What would be the best way to structure the workshop so that the attendees get an insight into the topic and preferrably don't fall asleep?
I don't know if you can get a black-n-white answer here, but definitely there's opinions on how to best engage your audience...
You will probably know your audience much better than I do, so you're in a better place to make this determination. I'll assume your attendees are going to be developers, due to the topic you'll be presenting.
And here's my personal opinion: "what we learn to do, we learn by doing", right? So, go with some hands-on exercise. For instance, look at the NerdDinner tutorial online to see how you can have them 'build' something while exploring the features of NHibernate you wish to expose them to.
I also reccomend making sure one of the exercises is more similar to a 'maintainance' task instead of a 'create from scratch' example since people will eventually spend more time in the former rather than the latter mode. SO perhaps have an exercise or two for them to do from scratch, and then have a prepared 'code base' they'll have to modify.
HTH
Add a few (or just one!) hands-on lab(s) into the mix. You could burn it on CD or whatever, hand it out at the start and they can all load it up and play along and run it. It just means you need to put some effort in, in terms of creating the template project and to ensure they just have to fill in a few things/gaps here and there, and it will run without a problem.
During your presentation you will then have 'Hands-on lab intervals'. Where you go through some of the steps and let the candidates fill in some of the pieces of the puzzle.
That way, you can let them fill in the appropriate gaps that you think are necessary in order to "get" it. And at the same time, it ensures the attendees won't fall asleep, as they actually actively participate.

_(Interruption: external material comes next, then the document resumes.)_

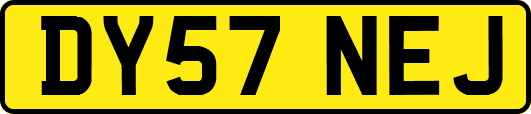 DY57NEJ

I think the most important thing to keep in mind is that your attendees are going to have different learning styles. What I would do is create a slide-show or outline that gives the skeleton of the topics you want to cover. Then create the code examples you want to work from based off of the topics. Once that is done create your solution code files to all of the examples you made. Ideally, you will want to give all of the attendees a copy of the material when they show up. This way they have something to following along with and if they get ahead or fall behind they have the material necessary to still learn. Finally, make sure you practice your presentation. When you practice it you won't want it to take the full 2 hours because you will want to leave time for questions. It also could help if you mark on your outline how long it should take you to get to each major point. That way you know if you are staying on pace or not.